Yue Fu,Qingqing Ye,Rong Du,Haibo Hu
2024-03-15
Abstract:With the exponential growth of data and its crucial impact on our lives and decision-making, the integrity of data has become a significant concern. Malicious data poisoning attacks, where false values are injected into the data, can disrupt machine learning processes and lead to severe consequences. To mitigate these attacks, distance-based defenses, such as trimming, have been proposed, but they can be easily evaded by white-box attackers. The evasiveness and effectiveness of poisoning attack strategies are two sides of the same coin, making game theory a promising approach. However, existing game-theoretical models often overlook the complexities of online data poisoning attacks, where strategies must adapt to the dynamic process of data collection.
Cryptography and Security,Databases
What problem does this paper attempt to address?

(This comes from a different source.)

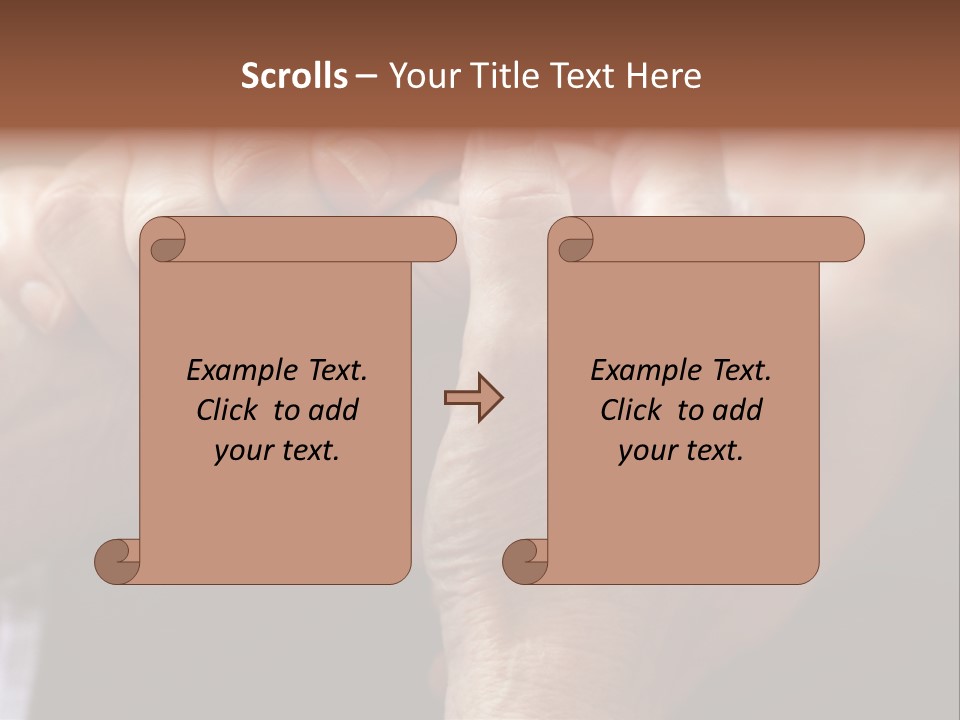 Scrolls – Your Title Text Here

Example Text. Click to add your text.

Example Text. Click to add your text.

The core problem that this paper attempts to solve is the threats faced by data integrity in the era of big data and artificial intelligence, especially the destructive impact of malicious data poisoning attacks on the machine - learning process. Specifically: 1. **Threats of data poisoning attacks**: With the exponential growth of data volume and its important influence on our lives and decision - making, data integrity becomes crucial. Malicious entities manipulate data by injecting false values, thus distorting the analysis results, which poses a serious threat to machine - learning systems relying on high - quality data. 2. **Limitations of existing defense strategies**: Traditional distance - based defense methods (such as pruning, that is, removing data points whose distance from most data points exceeds a certain threshold) can reduce the impact of poisoned data, but are easily evaded by white - box attackers. These attackers can dynamically adjust their strategies to bypass static defense measures. 3. **Complexity of online data poisoning attacks**: Existing game - theory models usually ignore the complexity of online data poisoning attacks. In this case, the attack strategy must adapt to the dynamic process of data collection. Therefore, a defense mechanism that can cope with dynamically changing attack strategies is required. To solve the above problems, the author proposes an interactive game - theory model, aiming to defend against online data manipulation attacks through pruning strategies. The main features of this model include: - **Complete strategy space**: The model covers all possible attack and defense strategies and is applicable to powerful evasive and collusive attackers. - **Application of theoretical physics principles**: The principle of least action and the Euler - Lagrange equation are used to establish an analytical model for describing the game process. - **Practical application cases**: A case study was carried out in a privacy - protected data collection system under local differential privacy (LDP), and two strategies - Tit - for - tat and Elastic - were proposed, demonstrating their effectiveness and accuracy in different scenarios. Through this model, the author hopes to find the balance point (Stackelberg equilibrium) between attackers and defenders in a dynamic environment, so as to effectively resist data poisoning attacks while maintaining data quality and system robustness.